Crema, Segre fuori dalla corsa a sindaco: ecco cosa ha fatto saltare la candidatura
La decisione sarebbe già stata comunicata alla coalizione. Dal progetto civico ai rapporti con i partiti, emergono nuovi dettagli sul passo indietro dell’ex vicequestore
La corsa di Daniel Segre verso la candidatura a sindaco di Crema sembra ormai arrivata al capolinea ancora prima di cominciare ufficialmente. Il passo indietro dell’ex dirigente del Commissariato cittadino, oggi vicequestore vicario a Lodi, sarebbe già stato comunicato ai rappresentanti della coalizione di centrodestra. Manca ancora l’ufficialità, attesa nelle prossime ore, ma lo scenario appare ormai delineato.
Una decisione maturata dopo mesi di lavoro attorno a un progetto che avrebbe dovuto avere una forte connotazione civica, sostenuto però dai partiti del centrodestra. Un percorso che con il passare delle settimane avrebbe incontrato difficoltà sempre maggiori, fino a far venire meno alcuni dei presupposti posti dallo stesso Segre per accettare la candidatura.
I primi segnali erano arrivati già nei mesi scorsi. L’investitura ufficiale, inizialmente attesa a luglio e successivamente rinviata a settembre, non si è mai concretizzata. Una lunga fase di attesa durante la quale sul tavolo sono rimaste sia questioni tecniche sia, soprattutto, nodi di carattere politico.

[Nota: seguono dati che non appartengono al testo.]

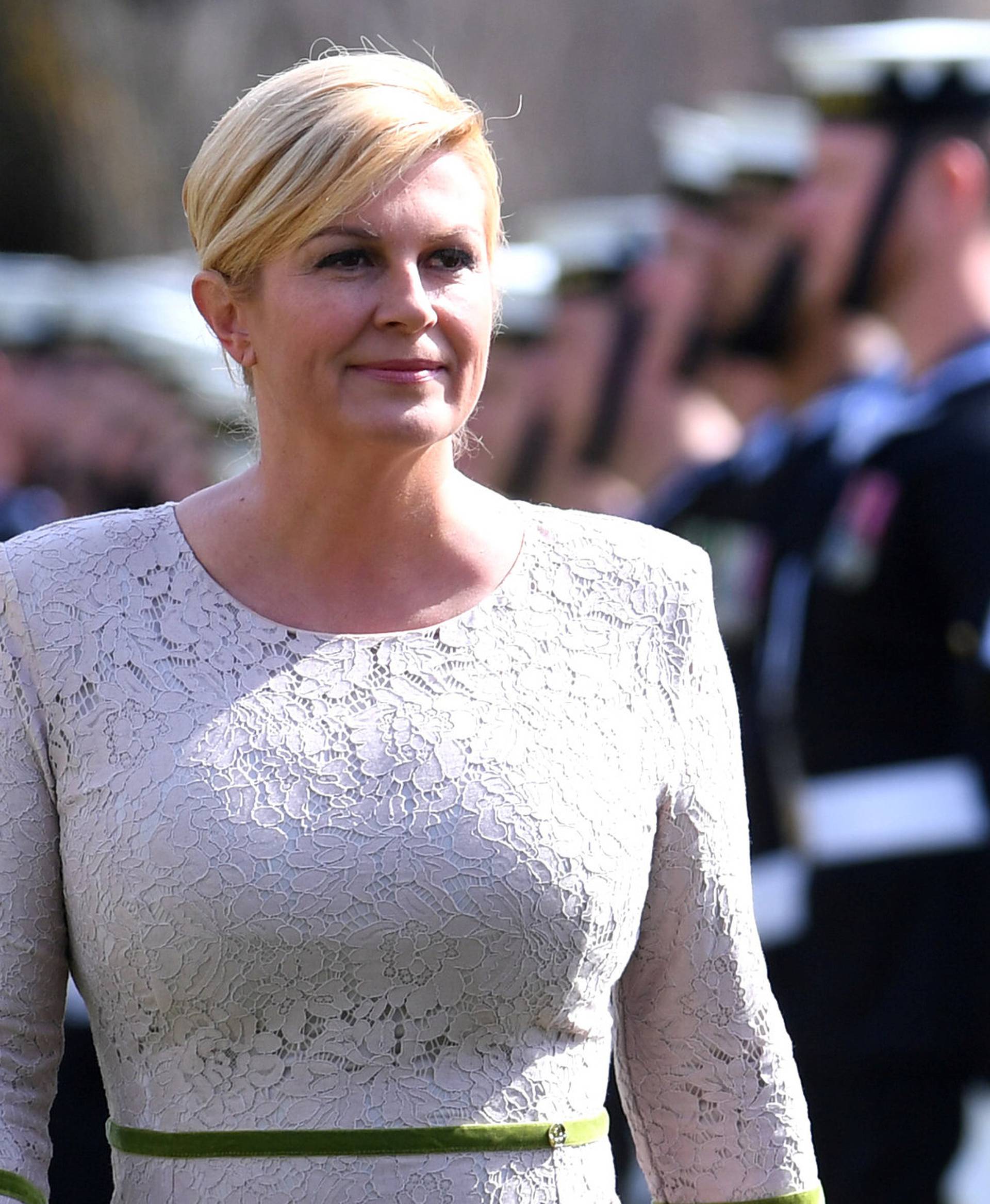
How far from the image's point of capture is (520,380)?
318 inches

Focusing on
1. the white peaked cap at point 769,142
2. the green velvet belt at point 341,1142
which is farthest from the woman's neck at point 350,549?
the white peaked cap at point 769,142

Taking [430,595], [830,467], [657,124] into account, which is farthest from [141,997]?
[657,124]

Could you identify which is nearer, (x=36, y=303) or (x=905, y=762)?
(x=905, y=762)

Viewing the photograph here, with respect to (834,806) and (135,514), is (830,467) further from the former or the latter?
(135,514)

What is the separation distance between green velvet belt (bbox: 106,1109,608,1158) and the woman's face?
665mm

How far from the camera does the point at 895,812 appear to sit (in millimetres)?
4477

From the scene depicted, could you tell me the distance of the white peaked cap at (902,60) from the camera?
5.11 metres

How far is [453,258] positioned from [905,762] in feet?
7.13

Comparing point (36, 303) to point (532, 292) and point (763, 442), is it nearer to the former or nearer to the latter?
point (532, 292)

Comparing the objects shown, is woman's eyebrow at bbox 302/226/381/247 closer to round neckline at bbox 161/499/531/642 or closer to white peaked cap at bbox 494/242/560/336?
round neckline at bbox 161/499/531/642

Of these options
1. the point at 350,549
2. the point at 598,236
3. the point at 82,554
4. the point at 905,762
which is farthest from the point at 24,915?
the point at 598,236

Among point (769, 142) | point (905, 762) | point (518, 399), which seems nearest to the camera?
point (905, 762)

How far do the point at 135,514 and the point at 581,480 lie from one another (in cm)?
479

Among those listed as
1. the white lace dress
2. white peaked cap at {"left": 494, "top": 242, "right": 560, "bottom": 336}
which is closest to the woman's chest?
the white lace dress
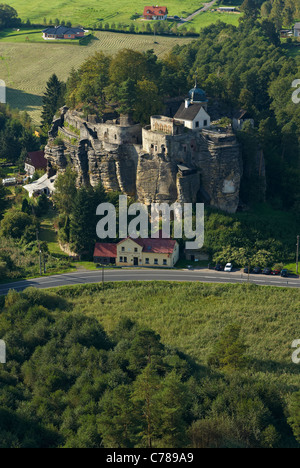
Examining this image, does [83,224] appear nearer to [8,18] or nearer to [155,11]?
[155,11]

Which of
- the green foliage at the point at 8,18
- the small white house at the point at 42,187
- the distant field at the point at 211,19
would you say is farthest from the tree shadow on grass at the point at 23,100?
the distant field at the point at 211,19

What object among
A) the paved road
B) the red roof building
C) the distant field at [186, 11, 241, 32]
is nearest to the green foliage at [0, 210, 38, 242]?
the red roof building

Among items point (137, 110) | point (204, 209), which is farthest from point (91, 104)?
point (204, 209)

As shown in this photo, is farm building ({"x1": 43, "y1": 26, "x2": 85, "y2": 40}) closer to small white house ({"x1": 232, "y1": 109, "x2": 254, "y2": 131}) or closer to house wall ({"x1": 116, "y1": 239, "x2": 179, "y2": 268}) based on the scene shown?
small white house ({"x1": 232, "y1": 109, "x2": 254, "y2": 131})

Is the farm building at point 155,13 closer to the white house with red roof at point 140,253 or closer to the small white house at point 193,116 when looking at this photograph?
the small white house at point 193,116

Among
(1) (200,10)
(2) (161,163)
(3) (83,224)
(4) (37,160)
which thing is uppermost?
(1) (200,10)

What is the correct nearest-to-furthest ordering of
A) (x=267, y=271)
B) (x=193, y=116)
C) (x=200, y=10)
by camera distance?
(x=267, y=271) → (x=193, y=116) → (x=200, y=10)

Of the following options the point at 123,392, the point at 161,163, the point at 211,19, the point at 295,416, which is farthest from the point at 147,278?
the point at 211,19
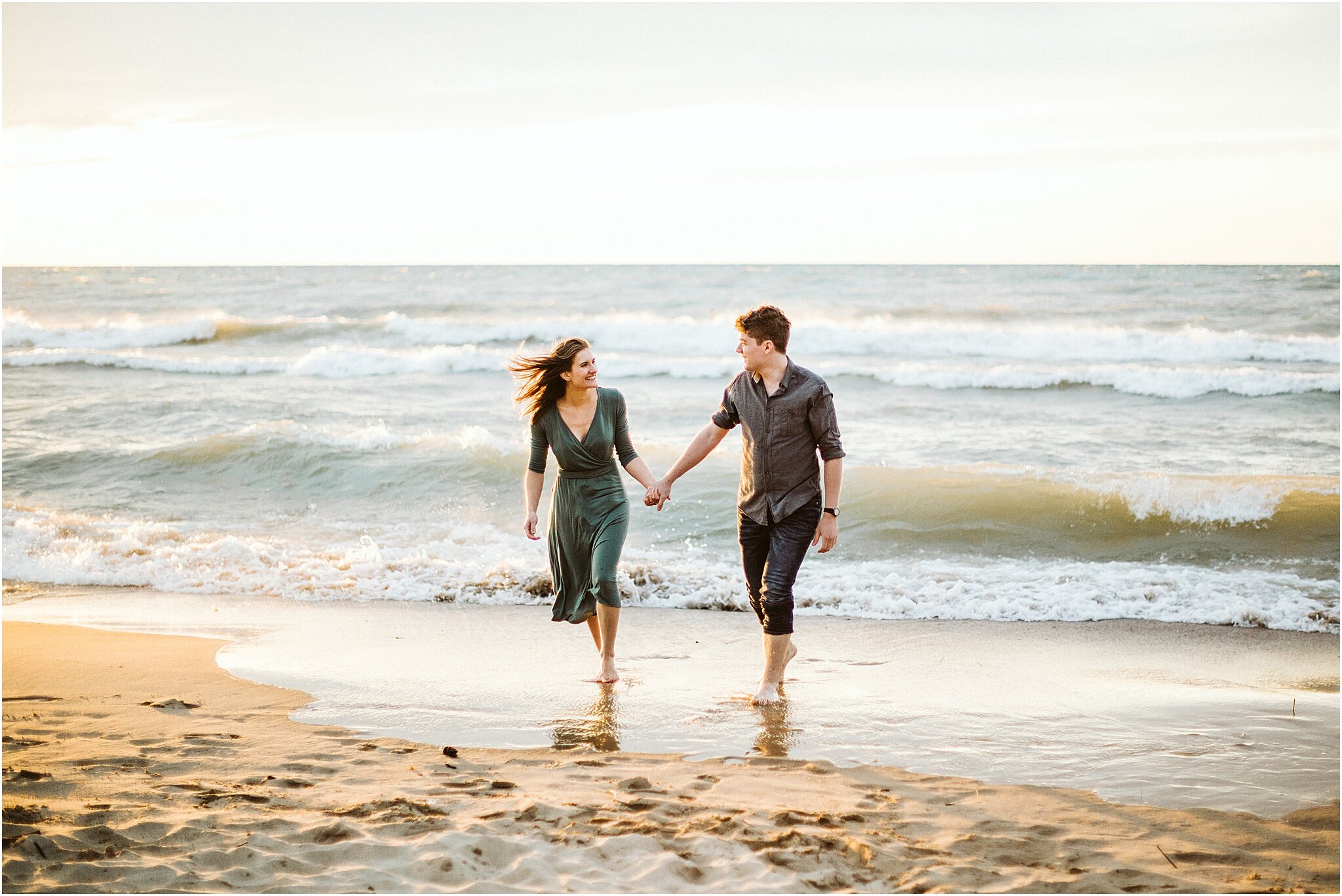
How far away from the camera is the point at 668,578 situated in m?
8.27

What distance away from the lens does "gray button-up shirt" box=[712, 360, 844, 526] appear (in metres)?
5.10

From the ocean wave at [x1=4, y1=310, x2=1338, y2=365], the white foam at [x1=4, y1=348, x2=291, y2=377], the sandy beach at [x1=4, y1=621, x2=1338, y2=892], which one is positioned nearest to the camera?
the sandy beach at [x1=4, y1=621, x2=1338, y2=892]

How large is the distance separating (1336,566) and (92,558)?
37.1ft

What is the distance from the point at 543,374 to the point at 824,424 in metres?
1.68

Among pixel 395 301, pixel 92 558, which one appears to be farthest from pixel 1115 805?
pixel 395 301

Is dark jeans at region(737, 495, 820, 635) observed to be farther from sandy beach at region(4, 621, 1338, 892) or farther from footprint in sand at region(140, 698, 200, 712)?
footprint in sand at region(140, 698, 200, 712)

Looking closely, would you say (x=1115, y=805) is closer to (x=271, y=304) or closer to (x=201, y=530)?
(x=201, y=530)

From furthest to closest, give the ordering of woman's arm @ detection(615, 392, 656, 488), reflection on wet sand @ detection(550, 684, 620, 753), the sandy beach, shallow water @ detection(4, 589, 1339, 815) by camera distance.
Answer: woman's arm @ detection(615, 392, 656, 488), reflection on wet sand @ detection(550, 684, 620, 753), shallow water @ detection(4, 589, 1339, 815), the sandy beach

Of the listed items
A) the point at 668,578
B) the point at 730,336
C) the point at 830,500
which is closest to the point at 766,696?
the point at 830,500

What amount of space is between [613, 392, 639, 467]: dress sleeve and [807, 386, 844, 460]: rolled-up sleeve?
119 centimetres

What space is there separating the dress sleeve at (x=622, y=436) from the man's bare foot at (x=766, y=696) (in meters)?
1.51

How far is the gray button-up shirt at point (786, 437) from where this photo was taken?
510 cm

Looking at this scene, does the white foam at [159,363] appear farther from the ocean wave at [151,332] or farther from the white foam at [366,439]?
the white foam at [366,439]

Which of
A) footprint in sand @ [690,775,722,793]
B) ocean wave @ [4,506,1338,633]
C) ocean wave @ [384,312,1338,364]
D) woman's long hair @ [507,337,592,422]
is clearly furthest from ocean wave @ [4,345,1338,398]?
footprint in sand @ [690,775,722,793]
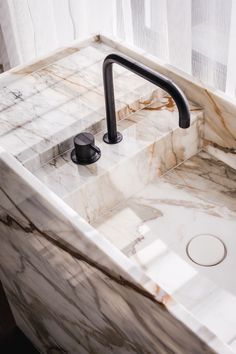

Sul primo fronte pesa la posizione professionale di Segre e la necessità di affrontare gli adempimenti legati al suo incarico di vicequestore vicario a Lodi in caso di discesa nell’agone politico. Un percorso certamente delicato dal punto di vista dei tempi e delle procedure, ma che da solo non sembrerebbe spiegare la rinuncia.
A incidere maggiormente sarebbe stata invece la difficoltà di costruire attorno a Segre quella squadra compatta che l’ex vicequestore considerava fondamentale per dare vita al proprio progetto. Un primo passaggio significativo sarebbe stato il rifiuto di Matteo Gramignoli, considerato uno dei possibili punti di riferimento della componente civica che Segre aveva immaginato al proprio fianco. Un “no” che avrebbe contribuito a rendere più complessa la costruzione della lista e dell’intero progetto.
Ma il nodo principale riguarderebbe il rapporto con i partiti. Segre avrebbe chiesto un’autonomia significativa nella costruzione della proposta politica e della squadra, con l’obiettivo di presentarsi agli elettori con un progetto civico sostenuto dal centrodestra ma non rigidamente costruito secondo le logiche delle singole forze della coalizione.
Con il passare del tempo sarebbero invece emerse, con maggiore forza, richieste politiche legate a ruoli, rappresentanza e spazi all’interno del progetto. Una dinamica che, insieme alle divisioni già presenti nella coalizione, avrebbe progressivamente allontanato l’impostazione dalla quale Segre era partito.
Elementi che, è bene sottolinearlo, attendono ora di essere confermati o smentiti direttamente dall’interessato. L’eventuale comunicazione ufficiale del ritiro potrebbe quindi chiarire definitivamente le ragioni di una scelta destinata comunque a modificare profondamente lo scenario politico cittadino.
Per il centrodestra significa infatti tornare alla ricerca di un candidato a nove mesi dalle elezioni amministrative. Una scelta che dovrà anche fare i conti con gli equilibri interni a una coalizione che, nelle ultime settimane, ha attraversato una fase particolarmente movimentata.
La candidatura di Segre, sulla quale si era lavorato per mesi, sembra dunque destinata a tramontare. E mentre il centrodestra è chiamato a ripartire, al momento sullo scacchiere delle prossime amministrative resta un solo candidato ufficialmente in campo: il sindaco uscente Fabio Bergamaschi.